ASSIGNED TASK
Transcribed word for word, the lines below from the one with "Fischer 20x boulon" through the last line of the records form the answer; no picture is to be included.

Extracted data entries
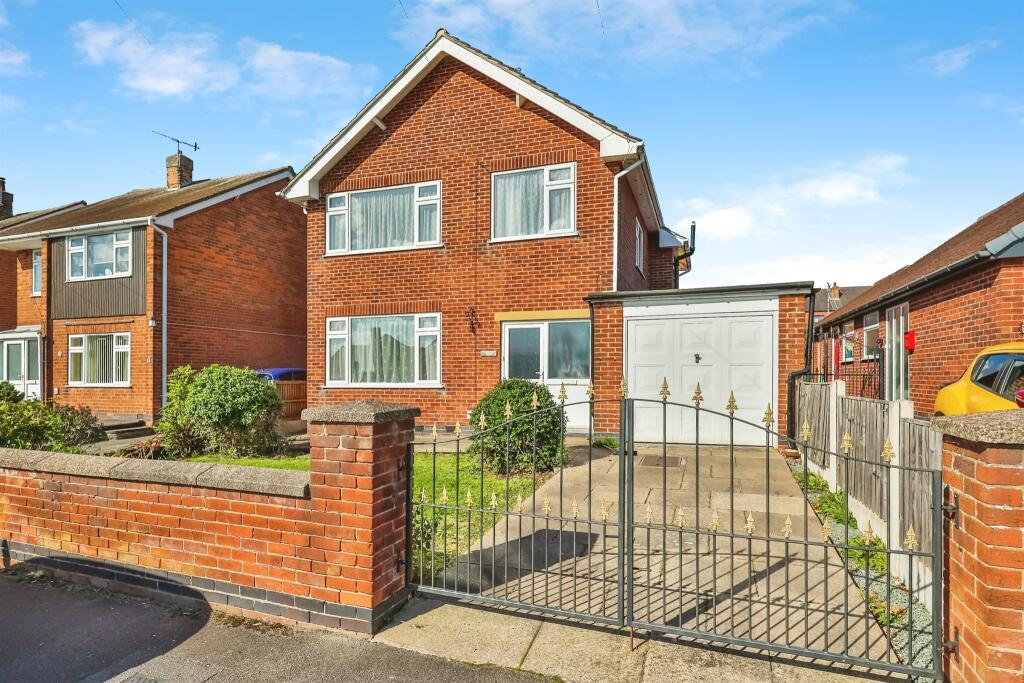 Main image of property: Giltbrook Crescent, Giltbrook, Nottingham
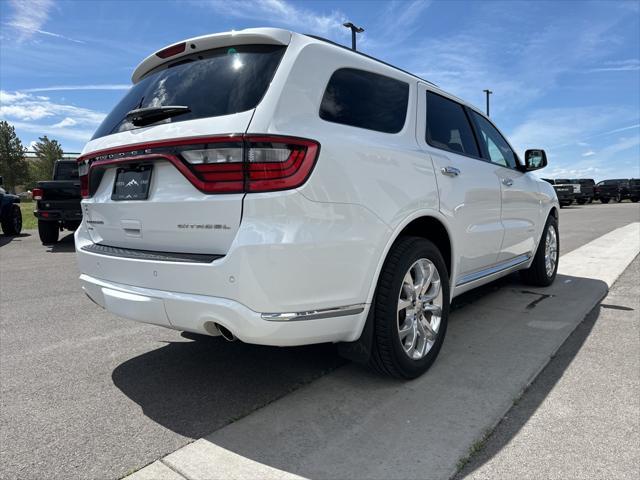 used 2017 Dodge Durango car, priced at $24,568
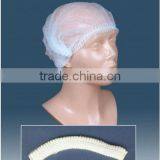 Disposable Non Woven Mob Clip Cap,disposable Non Woven Mob Clip With Elastic,non Woven Mob Cap thumbnail-3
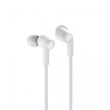 Belkin Headphones Rockstar USB-C Connector White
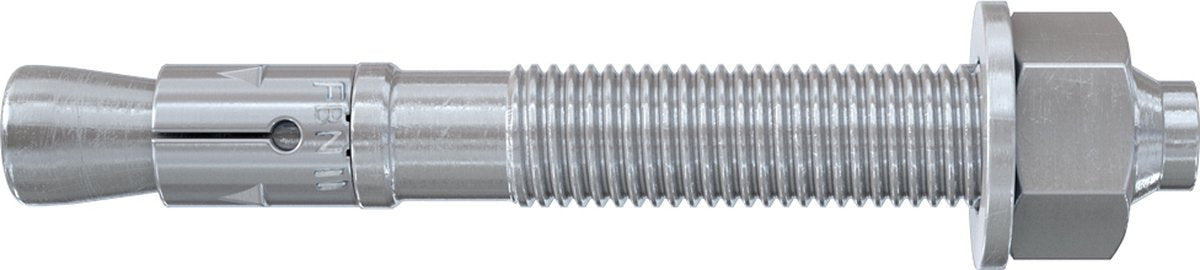 Fischer 20x boulon d'ancrage fbn ii ø 12 mm longueur 146 mm - 45264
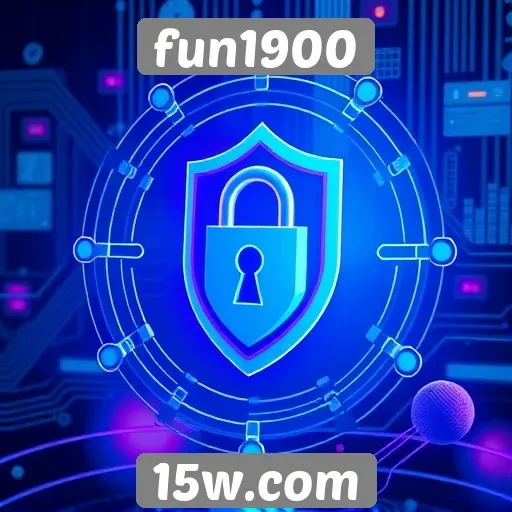 Diferenciais de segurança no fun1900 para jogadores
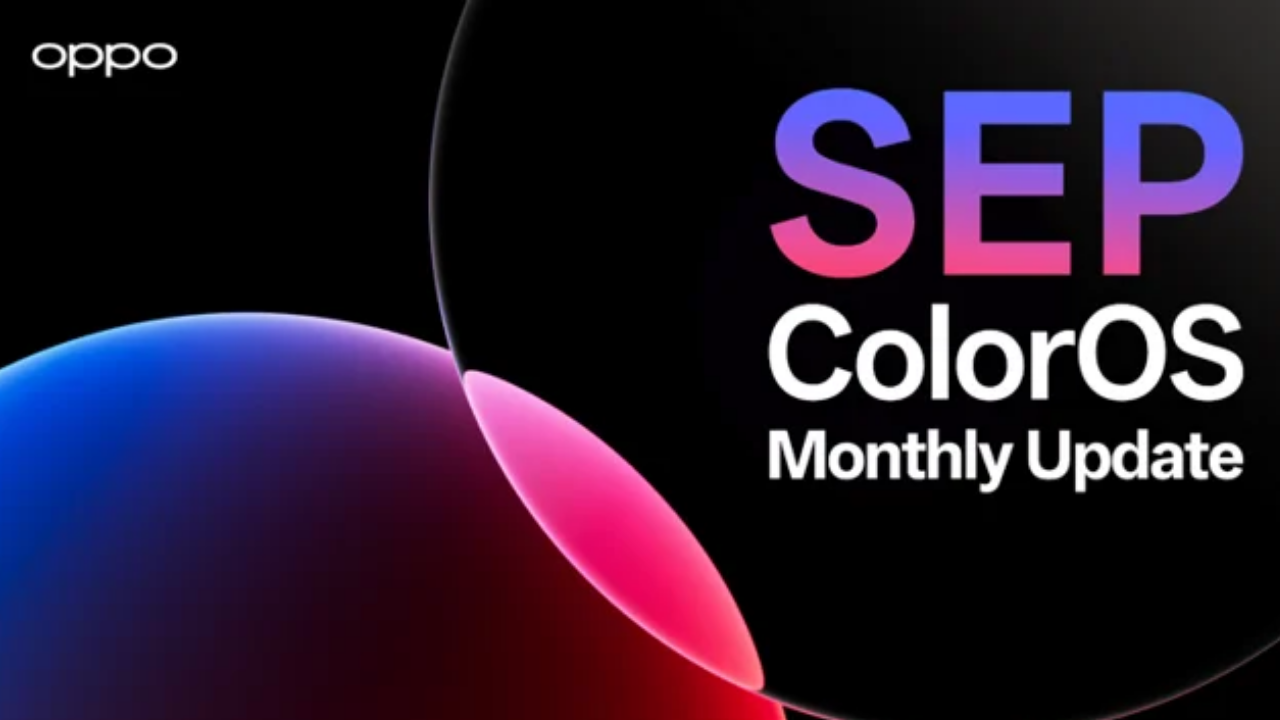 ColorOS 16 güncellemesi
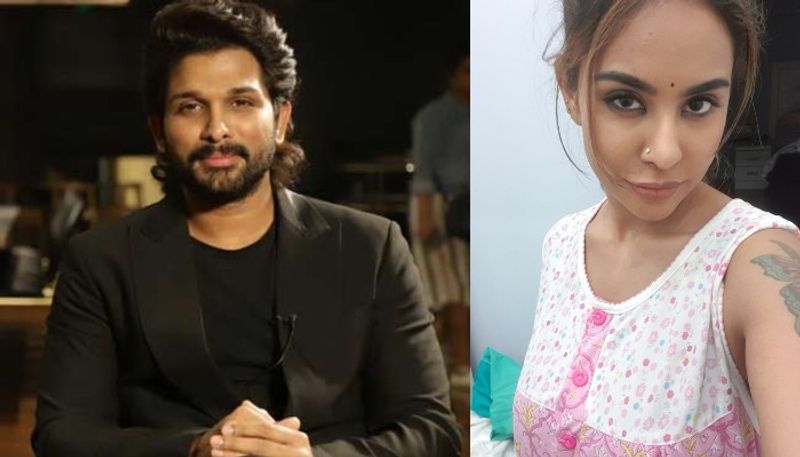 ఇటీవల `అల్లు`గాడి కెరీర్ అయిపోయే టైమ్ వచ్చేసిందని తన సిక్త్స్ సెన్స్ చెబుతున్నట్టుగా తన ఫేస్ బుక్లో పోస్ట్ పెట్టి షాక్ ఇచ్చింది వివాదాస్పద నటి శ్రీరెడ్డి. తాజాగా అల్లు అర్జున్ని డైరెక్టర్గా టార్గెట్ చేసింది.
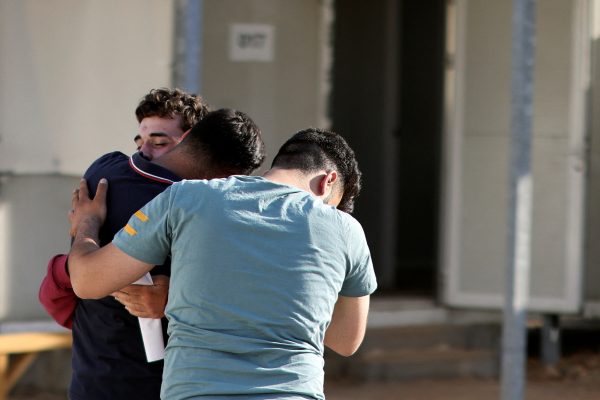 2023 06 19T095659Z 1768317398 RC2UL1ADOXAE RTRMADP 5 EUROPE MIGRANTS GREECE SHIPWRECK 600x400 1 1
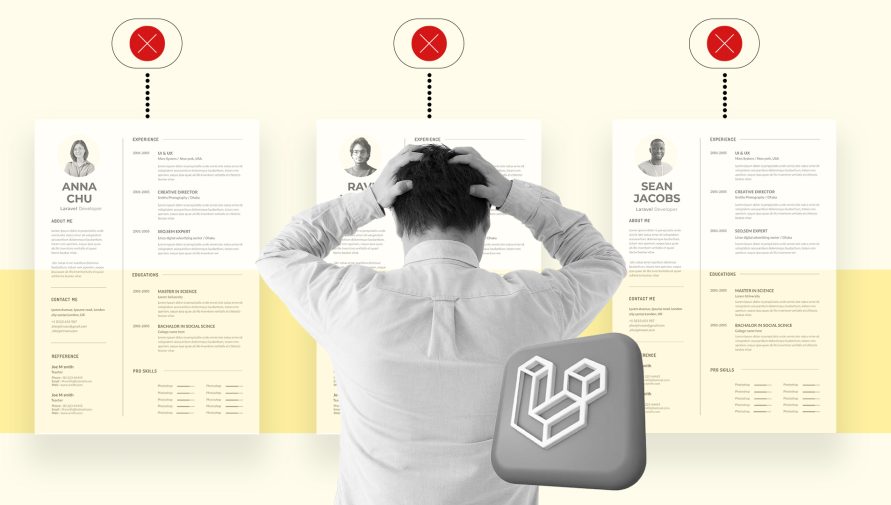 Avoid These Common Mistakes When Hiring Laravel Developers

YOUR RESPONSE
 Fischer 20x boulon d'ancrage fbn ii ø 12 mm longueur 146 mm - 45264
 Diferenciais de segurança no fun1900 para jogadores
 ColorOS 16 güncellemesi
 ఇటీవల `అల్లు`గాడి కెరీర్ అయిపోయే టైమ్ వచ్చేసిందని తన సిక్త్స్ సెన్స్ చెబుతున్నట్టుగా తన ఫేస్ బుక్లో పోస్ట్ పెట్టి షాక్ ఇచ్చింది వివాదాస్పద నటి శ్రీరెడ్డి. తాజాగా అల్లు అర్జున్ని డైరెక్టర్గా టార్గెట్ చేసింది.
 2023 06 19T095659Z 1768317398 RC2UL1ADOXAE RTRMADP 5 EUROPE MIGRANTS GREECE SHIPWRECK 600x400 1 1
 Avoid These Common Mistakes When Hiring Laravel Developers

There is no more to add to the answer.